◆ **Data to examine**:
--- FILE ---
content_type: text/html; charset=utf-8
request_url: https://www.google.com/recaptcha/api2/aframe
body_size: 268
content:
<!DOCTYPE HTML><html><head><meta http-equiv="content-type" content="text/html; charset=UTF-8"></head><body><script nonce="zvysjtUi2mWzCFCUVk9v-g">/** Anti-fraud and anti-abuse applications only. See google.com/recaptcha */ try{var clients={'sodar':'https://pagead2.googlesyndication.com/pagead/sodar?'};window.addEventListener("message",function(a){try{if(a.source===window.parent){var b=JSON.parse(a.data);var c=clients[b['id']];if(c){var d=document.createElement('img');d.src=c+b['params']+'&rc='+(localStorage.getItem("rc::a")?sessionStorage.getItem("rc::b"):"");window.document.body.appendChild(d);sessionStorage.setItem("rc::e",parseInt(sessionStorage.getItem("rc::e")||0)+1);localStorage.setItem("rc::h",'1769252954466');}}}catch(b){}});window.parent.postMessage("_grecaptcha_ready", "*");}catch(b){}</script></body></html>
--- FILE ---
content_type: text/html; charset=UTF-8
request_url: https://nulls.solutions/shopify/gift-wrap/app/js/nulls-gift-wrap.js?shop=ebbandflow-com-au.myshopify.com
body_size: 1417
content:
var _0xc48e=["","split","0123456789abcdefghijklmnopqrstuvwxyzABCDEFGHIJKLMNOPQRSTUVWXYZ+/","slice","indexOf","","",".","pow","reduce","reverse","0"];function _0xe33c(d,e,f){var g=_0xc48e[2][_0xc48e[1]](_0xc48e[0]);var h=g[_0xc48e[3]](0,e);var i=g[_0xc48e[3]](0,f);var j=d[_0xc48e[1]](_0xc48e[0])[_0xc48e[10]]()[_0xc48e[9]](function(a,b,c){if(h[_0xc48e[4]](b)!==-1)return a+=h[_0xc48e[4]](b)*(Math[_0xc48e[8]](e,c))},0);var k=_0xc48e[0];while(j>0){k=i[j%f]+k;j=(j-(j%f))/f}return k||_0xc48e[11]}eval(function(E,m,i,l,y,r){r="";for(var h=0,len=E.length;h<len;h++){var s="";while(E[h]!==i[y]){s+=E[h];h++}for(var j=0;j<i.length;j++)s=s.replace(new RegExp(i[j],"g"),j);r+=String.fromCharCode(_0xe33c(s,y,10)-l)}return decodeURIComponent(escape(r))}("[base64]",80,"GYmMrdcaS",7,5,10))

◆ **Task goal**: Every entry needs to be copied again exactly.

◆ **Answer space**:
--- FILE ---
content_type: text/html; charset=utf-8
request_url: https://www.google.com/recaptcha/api2/aframe
body_size: 268
content:
<!DOCTYPE HTML><html><head><meta http-equiv="content-type" content="text/html; charset=UTF-8"></head><body><script nonce="zvysjtUi2mWzCFCUVk9v-g">/** Anti-fraud and anti-abuse applications only. See google.com/recaptcha */ try{var clients={'sodar':'https://pagead2.googlesyndication.com/pagead/sodar?'};window.addEventListener("message",function(a){try{if(a.source===window.parent){var b=JSON.parse(a.data);var c=clients[b['id']];if(c){var d=document.createElement('img');d.src=c+b['params']+'&rc='+(localStorage.getItem("rc::a")?sessionStorage.getItem("rc::b"):"");window.document.body.appendChild(d);sessionStorage.setItem("rc::e",parseInt(sessionStorage.getItem("rc::e")||0)+1);localStorage.setItem("rc::h",'1769252954466');}}}catch(b){}});window.parent.postMessage("_grecaptcha_ready", "*");}catch(b){}</script></body></html>
--- FILE ---
content_type: text/html; charset=UTF-8
request_url: https://nulls.solutions/shopify/gift-wrap/app/js/nulls-gift-wrap.js?shop=ebbandflow-com-au.myshopify.com
body_size: 1417
content:
var _0xc48e=["","split","0123456789abcdefghijklmnopqrstuvwxyzABCDEFGHIJKLMNOPQRSTUVWXYZ+/","slice","indexOf","","",".","pow","reduce","reverse","0"];function _0xe33c(d,e,f){var g=_0xc48e[2][_0xc48e[1]](_0xc48e[0]);var h=g[_0xc48e[3]](0,e);var i=g[_0xc48e[3]](0,f);var j=d[_0xc48e[1]](_0xc48e[0])[_0xc48e[10]]()[_0xc48e[9]](function(a,b,c){if(h[_0xc48e[4]](b)!==-1)return a+=h[_0xc48e[4]](b)*(Math[_0xc48e[8]](e,c))},0);var k=_0xc48e[0];while(j>0){k=i[j%f]+k;j=(j-(j%f))/f}return k||_0xc48e[11]}eval(function(E,m,i,l,y,r){r="";for(var h=0,len=E.length;h<len;h++){var s="";while(E[h]!==i[y]){s+=E[h];h++}for(var j=0;j<i.length;j++)s=s.replace(new RegExp(i[j],"g"),j);r+=String.fromCharCode(_0xe33c(s,y,10)-l)}return decodeURIComponent(escape(r))}("[base64]",80,"GYmMrdcaS",7,5,10))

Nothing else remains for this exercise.